Because adding AMP to your entire website is a big task, especially for large websites, I would suggest doing it in phases and working on specific categories of pages at a time. Implementing AMP on your blogs first is a good starting point because blogs are the more relevant and content-rich pages on your website. This is also something that other SaaS websites like SquareSpace and Wix are doing currently until they can add it to all pages. This will also allow you to test the AMP code on the pages to make sure there are no errors that might pop up in the search console.

Below are the steps that you will need to take to add the AMP HTML code to your website.

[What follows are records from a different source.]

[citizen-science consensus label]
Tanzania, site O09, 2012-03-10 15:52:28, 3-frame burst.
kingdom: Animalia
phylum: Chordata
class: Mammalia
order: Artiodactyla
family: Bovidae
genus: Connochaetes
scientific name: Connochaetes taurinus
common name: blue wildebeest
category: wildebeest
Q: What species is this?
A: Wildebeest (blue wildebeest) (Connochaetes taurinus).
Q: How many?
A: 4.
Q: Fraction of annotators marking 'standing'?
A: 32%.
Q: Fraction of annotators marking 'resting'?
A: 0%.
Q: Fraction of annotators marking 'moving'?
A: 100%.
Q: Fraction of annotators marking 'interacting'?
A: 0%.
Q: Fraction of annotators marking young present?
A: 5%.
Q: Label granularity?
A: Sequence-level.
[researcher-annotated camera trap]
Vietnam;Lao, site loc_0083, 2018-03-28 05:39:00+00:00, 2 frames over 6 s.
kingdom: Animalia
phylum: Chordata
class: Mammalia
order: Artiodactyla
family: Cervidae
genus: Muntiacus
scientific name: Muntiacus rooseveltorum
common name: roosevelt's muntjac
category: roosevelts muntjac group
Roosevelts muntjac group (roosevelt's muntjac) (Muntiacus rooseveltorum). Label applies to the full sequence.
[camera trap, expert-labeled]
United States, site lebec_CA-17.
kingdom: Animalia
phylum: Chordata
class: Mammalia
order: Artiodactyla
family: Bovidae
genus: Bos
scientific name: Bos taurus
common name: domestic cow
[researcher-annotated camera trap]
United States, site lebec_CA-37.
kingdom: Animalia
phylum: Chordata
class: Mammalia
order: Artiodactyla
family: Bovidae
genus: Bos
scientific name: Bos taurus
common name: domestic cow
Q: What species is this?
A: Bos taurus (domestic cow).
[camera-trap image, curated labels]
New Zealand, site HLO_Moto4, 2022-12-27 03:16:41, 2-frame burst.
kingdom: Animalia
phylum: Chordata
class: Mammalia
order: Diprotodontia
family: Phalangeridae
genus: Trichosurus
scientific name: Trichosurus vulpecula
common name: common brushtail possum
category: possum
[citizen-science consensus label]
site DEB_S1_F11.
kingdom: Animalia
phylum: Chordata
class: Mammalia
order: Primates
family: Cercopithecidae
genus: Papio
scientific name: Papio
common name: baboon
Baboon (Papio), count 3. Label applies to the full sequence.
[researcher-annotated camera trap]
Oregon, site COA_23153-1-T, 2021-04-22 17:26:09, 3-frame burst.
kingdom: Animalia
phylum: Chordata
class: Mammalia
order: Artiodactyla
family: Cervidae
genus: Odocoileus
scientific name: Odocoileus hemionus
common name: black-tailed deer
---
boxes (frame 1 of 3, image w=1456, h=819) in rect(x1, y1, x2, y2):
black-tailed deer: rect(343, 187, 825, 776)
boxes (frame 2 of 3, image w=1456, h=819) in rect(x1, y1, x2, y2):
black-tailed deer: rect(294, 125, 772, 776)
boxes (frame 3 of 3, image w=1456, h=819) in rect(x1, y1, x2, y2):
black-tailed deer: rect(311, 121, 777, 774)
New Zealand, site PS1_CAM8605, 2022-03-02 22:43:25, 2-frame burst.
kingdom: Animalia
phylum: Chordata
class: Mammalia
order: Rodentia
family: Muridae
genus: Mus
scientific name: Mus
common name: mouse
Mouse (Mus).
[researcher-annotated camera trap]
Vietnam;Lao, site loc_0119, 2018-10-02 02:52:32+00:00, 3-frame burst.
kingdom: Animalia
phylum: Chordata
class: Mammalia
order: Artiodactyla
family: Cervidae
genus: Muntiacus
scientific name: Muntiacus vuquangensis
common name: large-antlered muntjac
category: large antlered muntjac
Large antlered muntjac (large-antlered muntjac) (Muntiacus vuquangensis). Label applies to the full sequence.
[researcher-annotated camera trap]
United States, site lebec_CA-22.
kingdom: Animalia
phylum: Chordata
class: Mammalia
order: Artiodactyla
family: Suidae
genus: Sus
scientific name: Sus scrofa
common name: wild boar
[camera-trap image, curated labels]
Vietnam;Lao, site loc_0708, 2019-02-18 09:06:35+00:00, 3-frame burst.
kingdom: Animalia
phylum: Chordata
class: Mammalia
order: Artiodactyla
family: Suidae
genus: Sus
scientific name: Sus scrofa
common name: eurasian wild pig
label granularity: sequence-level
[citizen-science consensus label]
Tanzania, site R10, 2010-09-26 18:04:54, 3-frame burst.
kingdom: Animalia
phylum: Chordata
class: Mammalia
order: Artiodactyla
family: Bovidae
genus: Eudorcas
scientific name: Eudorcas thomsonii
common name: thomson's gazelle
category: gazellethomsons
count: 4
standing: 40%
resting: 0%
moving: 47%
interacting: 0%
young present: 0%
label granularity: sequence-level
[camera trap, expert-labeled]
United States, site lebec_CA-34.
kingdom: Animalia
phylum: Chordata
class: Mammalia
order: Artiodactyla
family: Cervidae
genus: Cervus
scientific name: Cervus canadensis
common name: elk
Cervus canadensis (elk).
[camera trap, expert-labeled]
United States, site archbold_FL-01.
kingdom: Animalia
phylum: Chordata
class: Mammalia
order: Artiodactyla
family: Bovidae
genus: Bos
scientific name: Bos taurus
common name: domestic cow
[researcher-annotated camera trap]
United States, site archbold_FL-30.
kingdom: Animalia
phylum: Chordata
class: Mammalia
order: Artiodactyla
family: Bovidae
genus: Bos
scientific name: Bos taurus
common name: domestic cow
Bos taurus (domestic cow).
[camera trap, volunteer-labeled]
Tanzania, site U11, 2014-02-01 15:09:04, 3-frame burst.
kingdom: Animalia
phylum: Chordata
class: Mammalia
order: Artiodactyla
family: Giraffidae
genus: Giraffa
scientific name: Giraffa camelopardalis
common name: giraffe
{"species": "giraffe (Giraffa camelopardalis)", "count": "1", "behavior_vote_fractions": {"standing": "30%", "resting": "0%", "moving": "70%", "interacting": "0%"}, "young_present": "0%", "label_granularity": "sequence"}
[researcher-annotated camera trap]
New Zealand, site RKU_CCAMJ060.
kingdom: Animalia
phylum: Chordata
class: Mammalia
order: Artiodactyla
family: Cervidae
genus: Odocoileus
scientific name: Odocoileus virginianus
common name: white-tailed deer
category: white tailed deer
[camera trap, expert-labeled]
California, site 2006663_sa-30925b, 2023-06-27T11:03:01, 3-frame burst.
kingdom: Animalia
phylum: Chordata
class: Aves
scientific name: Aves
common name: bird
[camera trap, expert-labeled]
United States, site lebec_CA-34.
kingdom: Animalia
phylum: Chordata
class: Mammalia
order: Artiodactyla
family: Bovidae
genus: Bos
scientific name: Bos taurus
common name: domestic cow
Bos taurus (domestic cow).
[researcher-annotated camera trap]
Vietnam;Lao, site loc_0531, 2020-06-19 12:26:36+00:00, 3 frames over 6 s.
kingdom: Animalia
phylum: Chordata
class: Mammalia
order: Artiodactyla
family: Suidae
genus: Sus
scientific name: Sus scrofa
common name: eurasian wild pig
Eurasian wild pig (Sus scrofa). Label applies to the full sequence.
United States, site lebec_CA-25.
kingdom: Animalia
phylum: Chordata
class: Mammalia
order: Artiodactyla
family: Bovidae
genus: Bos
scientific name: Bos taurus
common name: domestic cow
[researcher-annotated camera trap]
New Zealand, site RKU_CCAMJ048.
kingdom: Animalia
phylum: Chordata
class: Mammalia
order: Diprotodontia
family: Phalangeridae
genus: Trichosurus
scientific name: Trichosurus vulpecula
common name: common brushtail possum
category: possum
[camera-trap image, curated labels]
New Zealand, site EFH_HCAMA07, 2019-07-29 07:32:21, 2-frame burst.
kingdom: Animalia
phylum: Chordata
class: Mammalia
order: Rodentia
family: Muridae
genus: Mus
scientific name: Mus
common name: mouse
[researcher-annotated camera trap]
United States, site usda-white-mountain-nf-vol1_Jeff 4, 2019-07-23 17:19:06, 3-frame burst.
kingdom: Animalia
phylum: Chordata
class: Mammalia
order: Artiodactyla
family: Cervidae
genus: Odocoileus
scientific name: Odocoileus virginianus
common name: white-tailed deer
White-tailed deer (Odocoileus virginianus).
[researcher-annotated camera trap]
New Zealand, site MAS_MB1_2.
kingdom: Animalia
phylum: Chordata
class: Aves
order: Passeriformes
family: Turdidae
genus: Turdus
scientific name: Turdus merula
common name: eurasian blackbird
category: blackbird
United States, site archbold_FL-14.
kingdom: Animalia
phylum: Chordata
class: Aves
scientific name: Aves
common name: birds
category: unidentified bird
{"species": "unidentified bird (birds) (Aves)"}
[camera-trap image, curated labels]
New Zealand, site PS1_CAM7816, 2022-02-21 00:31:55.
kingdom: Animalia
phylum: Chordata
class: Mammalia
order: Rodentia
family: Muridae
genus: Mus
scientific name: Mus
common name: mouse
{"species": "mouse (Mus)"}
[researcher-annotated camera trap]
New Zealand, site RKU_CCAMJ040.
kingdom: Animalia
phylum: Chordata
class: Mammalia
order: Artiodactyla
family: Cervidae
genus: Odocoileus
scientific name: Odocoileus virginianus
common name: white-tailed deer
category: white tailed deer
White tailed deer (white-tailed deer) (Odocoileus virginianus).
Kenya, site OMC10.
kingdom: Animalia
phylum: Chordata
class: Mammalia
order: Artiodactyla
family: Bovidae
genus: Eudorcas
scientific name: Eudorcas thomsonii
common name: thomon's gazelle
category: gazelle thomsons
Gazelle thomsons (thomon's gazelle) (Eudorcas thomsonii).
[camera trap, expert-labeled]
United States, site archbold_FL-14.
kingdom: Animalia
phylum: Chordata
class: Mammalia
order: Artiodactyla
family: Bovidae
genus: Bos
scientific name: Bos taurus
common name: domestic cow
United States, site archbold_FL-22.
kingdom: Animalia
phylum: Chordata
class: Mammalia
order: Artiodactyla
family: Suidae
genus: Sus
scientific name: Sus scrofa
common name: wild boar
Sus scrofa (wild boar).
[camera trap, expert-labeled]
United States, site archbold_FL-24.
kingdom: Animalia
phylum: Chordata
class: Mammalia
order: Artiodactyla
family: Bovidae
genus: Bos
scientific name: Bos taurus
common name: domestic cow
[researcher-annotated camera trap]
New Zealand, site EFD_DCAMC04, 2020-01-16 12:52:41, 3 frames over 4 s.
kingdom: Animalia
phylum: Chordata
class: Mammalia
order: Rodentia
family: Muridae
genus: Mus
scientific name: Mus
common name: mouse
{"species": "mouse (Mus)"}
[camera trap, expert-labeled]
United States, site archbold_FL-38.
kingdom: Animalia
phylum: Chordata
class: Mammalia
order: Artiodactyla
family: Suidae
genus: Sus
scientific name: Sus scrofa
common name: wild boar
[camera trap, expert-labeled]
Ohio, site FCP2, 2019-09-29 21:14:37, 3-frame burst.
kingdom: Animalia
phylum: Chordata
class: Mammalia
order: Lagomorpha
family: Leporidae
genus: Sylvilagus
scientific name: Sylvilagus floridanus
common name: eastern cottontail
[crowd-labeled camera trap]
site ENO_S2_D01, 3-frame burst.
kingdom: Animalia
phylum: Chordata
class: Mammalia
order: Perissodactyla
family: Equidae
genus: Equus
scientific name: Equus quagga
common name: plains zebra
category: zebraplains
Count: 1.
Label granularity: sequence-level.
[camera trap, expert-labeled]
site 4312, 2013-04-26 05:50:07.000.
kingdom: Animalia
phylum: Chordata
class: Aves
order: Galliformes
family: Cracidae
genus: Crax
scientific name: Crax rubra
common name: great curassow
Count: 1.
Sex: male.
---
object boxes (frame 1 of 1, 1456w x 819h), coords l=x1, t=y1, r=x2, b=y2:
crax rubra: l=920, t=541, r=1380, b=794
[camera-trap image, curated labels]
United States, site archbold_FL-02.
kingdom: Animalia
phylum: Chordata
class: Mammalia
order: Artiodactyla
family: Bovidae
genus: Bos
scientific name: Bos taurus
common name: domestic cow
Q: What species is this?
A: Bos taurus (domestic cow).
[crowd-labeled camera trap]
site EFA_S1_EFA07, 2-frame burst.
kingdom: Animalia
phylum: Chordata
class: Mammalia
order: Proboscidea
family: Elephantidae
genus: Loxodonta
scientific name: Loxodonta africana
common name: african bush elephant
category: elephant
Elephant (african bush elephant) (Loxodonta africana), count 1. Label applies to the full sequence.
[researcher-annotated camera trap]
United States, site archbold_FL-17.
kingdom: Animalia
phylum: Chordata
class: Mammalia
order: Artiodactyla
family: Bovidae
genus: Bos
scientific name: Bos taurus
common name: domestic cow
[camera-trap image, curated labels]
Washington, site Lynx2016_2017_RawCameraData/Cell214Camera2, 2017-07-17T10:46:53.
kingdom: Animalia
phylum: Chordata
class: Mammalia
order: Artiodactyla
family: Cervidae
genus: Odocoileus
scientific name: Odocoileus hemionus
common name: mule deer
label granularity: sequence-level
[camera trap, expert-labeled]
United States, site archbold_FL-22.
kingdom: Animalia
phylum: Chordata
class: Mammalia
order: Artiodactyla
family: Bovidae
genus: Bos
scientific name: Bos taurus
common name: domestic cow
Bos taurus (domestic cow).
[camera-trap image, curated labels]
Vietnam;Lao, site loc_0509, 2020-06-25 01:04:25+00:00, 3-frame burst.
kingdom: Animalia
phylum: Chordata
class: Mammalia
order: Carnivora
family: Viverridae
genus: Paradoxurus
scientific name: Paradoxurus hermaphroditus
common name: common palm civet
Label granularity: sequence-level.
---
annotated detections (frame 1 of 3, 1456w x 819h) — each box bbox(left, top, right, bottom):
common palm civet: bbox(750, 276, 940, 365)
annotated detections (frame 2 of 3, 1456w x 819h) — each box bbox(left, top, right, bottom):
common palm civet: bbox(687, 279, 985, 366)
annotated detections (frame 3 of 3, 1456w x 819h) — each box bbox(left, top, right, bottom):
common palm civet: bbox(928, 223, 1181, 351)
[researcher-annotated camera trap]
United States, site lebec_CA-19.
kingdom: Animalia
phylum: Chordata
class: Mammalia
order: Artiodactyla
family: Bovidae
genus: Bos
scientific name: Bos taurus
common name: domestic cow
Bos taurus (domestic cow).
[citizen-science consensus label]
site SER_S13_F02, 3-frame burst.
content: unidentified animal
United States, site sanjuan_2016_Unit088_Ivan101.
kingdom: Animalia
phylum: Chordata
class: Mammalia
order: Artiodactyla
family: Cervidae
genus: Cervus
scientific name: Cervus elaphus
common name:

1)      AMP Boilerplate example:

<html amp lang="en">

  <head>

    <meta charset="utf-8">

    <script async src="https://cdn.ampproject.org/v0.js"></script>

    <title>Hello, AMPs</title>

    <link rel="canonical" href="https://amp.dev/documentation/guides-and-tutorials/start/create/basic_markup/">

    <meta name="viewport" content="width=device-width,minimum-scale=1,initial-scale=1">

    <script type="application/ld+json">

      {

        "@context": "http://schema.org",

        "@type": "NewsArticle",

        "headline": "Open-source framework for publishing content",

        "datePublished": "2015-10-07T12:02:41Z",

        "image": [

          "logo.jpg"

        ]

      }

    </script>

    <style amp-boilerplate>body{-webkit-animation:-amp-start 8s steps(1,end) 0s 1 normal both;-moz-animation:-amp-start 8s steps(1,end) 0s 1 normal both;-ms-animation:-amp-start 8s steps(1,end) 0s 1 normal both;animation:-amp-start 8s steps(1,end) 0s 1 normal both}@-webkit-keyframes -amp-start{from{visibility:hidden}to{visibility:visible}}@-moz-keyframes -amp-start{from{visibility:hidden}to{visibility:visible}}@-ms-keyframes -amp-start{from{visibility:hidden}to{visibility:visible}}@-o-keyframes -amp-start{from{visibility:hidden}to{visibility:visible}}@keyframes -amp-start{from{visibility:hidden}to{visibility:visible}}</style><noscript><style amp-boilerplate>body{-webkit-animation:none;-moz-animation:none;-ms-animation:none;animation:none}</style></noscript>

  </head>

  <body>

    <h1>Welcome to the mobile web</h1>

  </body>

</html>

2)      AMP Image Code Example:

<amp-img src="welcome.jpg" alt="Welcome" height="400" width="800"></amp-img>

 

 

3)      AMP Style HTML Example:

<style amp-custom>

 /* any custom style goes here */

 body {

    background-color: white;

 }

 amp-img {

    background-color: gray;

    border: 1px solid black;

 }

</style>

 

4)      Linking Pages with AMP Canonical Tags Example:

Add the following to the non-AMP page:

<link rel="amphtml" href="https://www.example.com/url/to/amp/document.html">

And this to the AMP page:

<link rel="canonical" href="https://www.example.com/url/to/full/document.html">

 

Conclusion

AMP provides a way that it is easy to enhance the rate of mobile sites for publishers. This is something that all website developers and SEO experts need to keep their eye on because the AMP features are only going to get richer. This can not only help your website user experience but can help you rank better as well. I also think this will help you get listed on Google Discover quicker as well. We will have to see what will happen in the future with AMP but if I was you I would start reading and joining some AMP social media groups and forums.

 

Are You an SEO or website developer? If so, you need to start thinking about Accelerated Mobile Pages.